In 1969, Moody was offered, but declined, the lead role in Doctor Who, following the departure of Patrick Troughton from the part. He later told many people (including Doctor Who companion Elisabeth Sladen) that declining the role was a decision he subsequently regretted. He played Ippolit Vorobyaninov alongside Frank Langella (as Ostap Bender) in Mel Brooks' version of The Twelve Chairs (1970). In 2003, he starred in the black comedy Paradise Grove alongside Rula Lenska, and played Edwin Caldecott, an old nemesis of Jim Branning on the BBC soap EastEnders. In 2005, he acted in the Big Finish Productions Doctor Who audio play Other Lives, playing the Duke of Wellington. He made several appearances in BBC TVs long running variety show, The Good Old Days, enacting pastiche/comic Victorian melodramas.
Moody wrote a novel, The Devil You Don't, which was published by Robson Books, London, in 1980. 
In 2004, the British ITV1 nostalgia series After They Were Famous hosted a documentary of the surviving cast of the film Oliver! Several of the film's musical numbers were reenacted. Moody, then 80 but still spry, and Jack Wild (seriously ill with oral cancer at the time) recreated their dance from the closing credits of the film.

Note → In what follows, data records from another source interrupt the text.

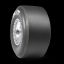 M.T. DRAG ET DRAG 28.0/10.5-15STIFF - 3055S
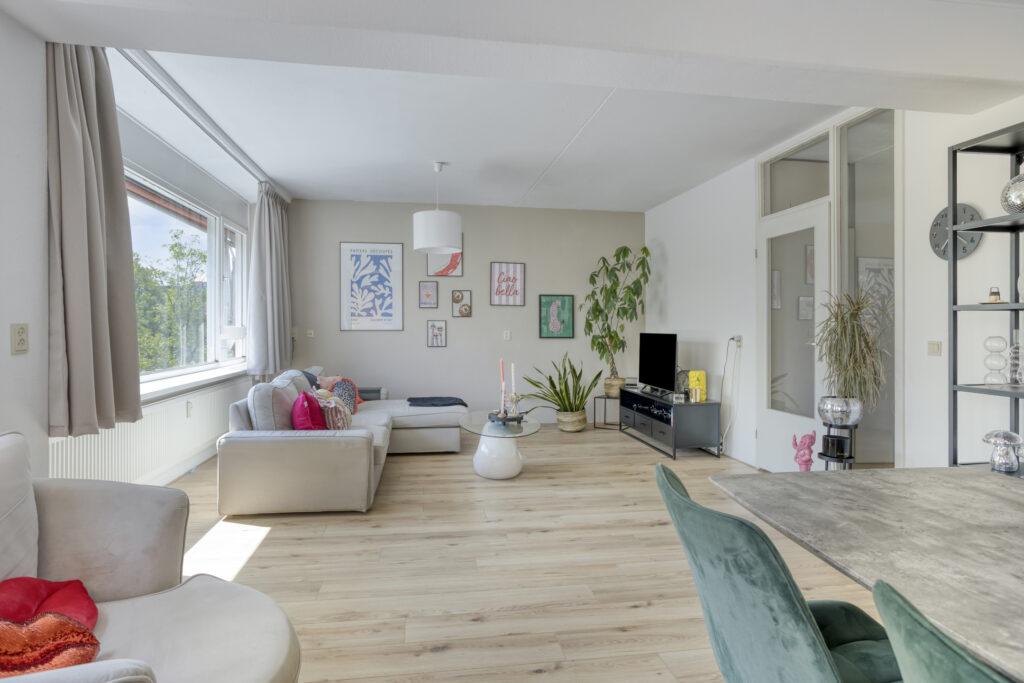 Koop Breda Adriaan van Bergenstraat 338 – Foto 2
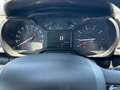 Citroen C3 C3 1.6 bluehdi Feel Zilver - thumbnail 13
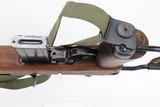 Inland Paratrooper Carbine - 8 of 25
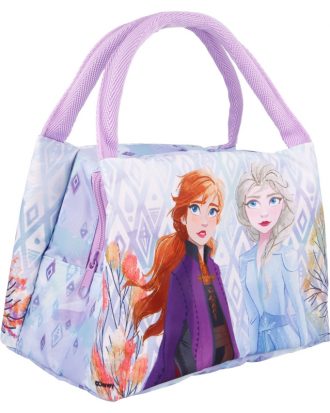 bolsa termica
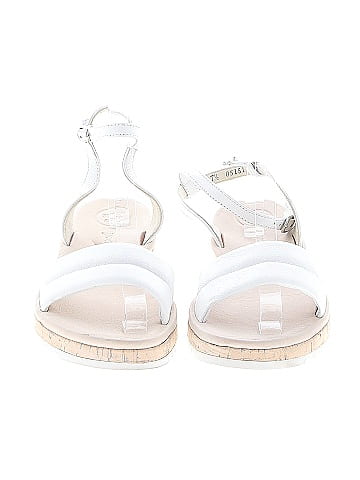 Paul Green Sandals (view 2)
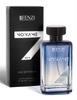 J.fenzi Men No Name Edp 100Ml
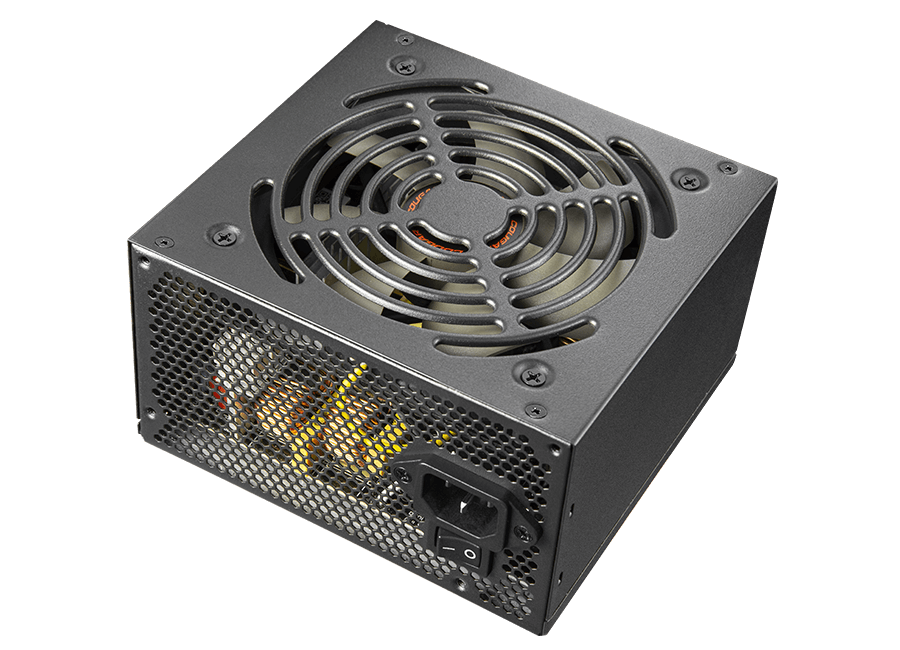 ATLAS 750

Moody appeared in an episode of BBC1's Casualty (aired on 30 January 2010) as a Scottish patient who had served with the Black Watch during the Second World War. On 30 June 2010, Moody appeared on stage at the end of a performance of Cameron Mackintosh's revival of Oliver! and made a humorous speech about the show's 50th anniversary. He then reprised the "Pick a Pocket or Two" number with the cast.
Moody married a Pilates teacher, Therese Blackbourn, in 1985. The couple had six children.
Moody died of natural causes while in a London hospital on 11 June 2015, aged 91.